SentryWorld was closed the last two seasons to revamp the course to properly host the best golfers in the world for the 2023 U.S. Senior Open. But that wasn’t the sole purpose. The key was to strike a balance between testing the pros and still making SentryWorld fun and playable for paying customers.

Every fairway was narrowed from about 50 yards to 25 or 30 yards in landing areas relevant to the pros (so amateurs can still find generous fairways when they play) and eight back tees were added. They modified three greens, converted some closely mown runoff areas around greens to bluegrass rough and reshaped, moved and added bunkers throughout the course. Additionally, a SubAir system was installed in every green in 2020, which greatly improves green quality and health throughout the season.

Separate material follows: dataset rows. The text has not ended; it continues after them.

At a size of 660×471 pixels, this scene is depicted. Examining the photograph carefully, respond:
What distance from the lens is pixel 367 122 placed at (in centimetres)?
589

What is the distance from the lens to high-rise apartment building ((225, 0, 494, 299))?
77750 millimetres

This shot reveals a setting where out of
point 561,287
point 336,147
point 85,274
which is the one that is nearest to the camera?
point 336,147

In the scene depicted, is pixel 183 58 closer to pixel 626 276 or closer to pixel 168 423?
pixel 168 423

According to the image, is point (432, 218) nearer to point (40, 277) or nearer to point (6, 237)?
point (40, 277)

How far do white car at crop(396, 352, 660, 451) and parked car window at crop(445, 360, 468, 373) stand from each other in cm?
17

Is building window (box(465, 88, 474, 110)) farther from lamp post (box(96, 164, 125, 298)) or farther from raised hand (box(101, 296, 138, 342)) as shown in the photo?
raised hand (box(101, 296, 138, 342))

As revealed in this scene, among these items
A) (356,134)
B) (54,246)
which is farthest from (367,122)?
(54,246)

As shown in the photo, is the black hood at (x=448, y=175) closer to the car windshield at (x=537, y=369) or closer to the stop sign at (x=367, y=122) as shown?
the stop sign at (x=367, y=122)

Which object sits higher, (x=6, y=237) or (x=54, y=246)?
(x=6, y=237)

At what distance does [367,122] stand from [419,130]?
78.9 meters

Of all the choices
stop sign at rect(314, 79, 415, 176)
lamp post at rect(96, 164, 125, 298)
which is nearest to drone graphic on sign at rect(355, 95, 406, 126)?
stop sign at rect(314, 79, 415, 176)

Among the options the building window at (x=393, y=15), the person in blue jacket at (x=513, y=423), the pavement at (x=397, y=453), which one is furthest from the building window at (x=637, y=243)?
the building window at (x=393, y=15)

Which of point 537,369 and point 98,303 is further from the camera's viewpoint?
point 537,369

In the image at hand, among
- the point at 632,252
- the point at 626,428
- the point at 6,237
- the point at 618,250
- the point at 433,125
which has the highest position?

“The architect who designed the course in 1982 (Robert Trent Jones Jr.) redesigned it in 2014, and now modifying it again for the Senior Open, we had to look at it from a different lens,” said Mike James, SentryWorld’s general manager. “One, we narrowed the fairways. We knew we needed to provide a premium on driving the ball. We also looked at our bunkers. Are our bunkers going to challenge them off these back tees? We reshaped some greens, added some more challenge, some more slope to some greens, really to make the players think.”

Off the course

SentryWorld has just one course, but the massive building accompanying it has more than just a pro shop and trendy restaurant. Enter the Fieldhouse, a massive 51,000-square-foot recreational facility that’s open year-round.

Zak and I played corn hole, Ping-Pong and hit balls in the simulator. (That’s right; we “played” SentryWorld before we even played SentryWorld.) There’s also tennis, volleyball, kickball and tons more to do in that space that can be rented out.

Next to the Fieldhouse sits The Inn, a boutique hotel that received a recent facelift and is the perfect spot for a stay-and-play option. The upgrades at The Inn were made to offer golfers a relaxing place to stay after they experience one of the top public courses in Wisconsin. But only after getting a bite at PJ’s, of course.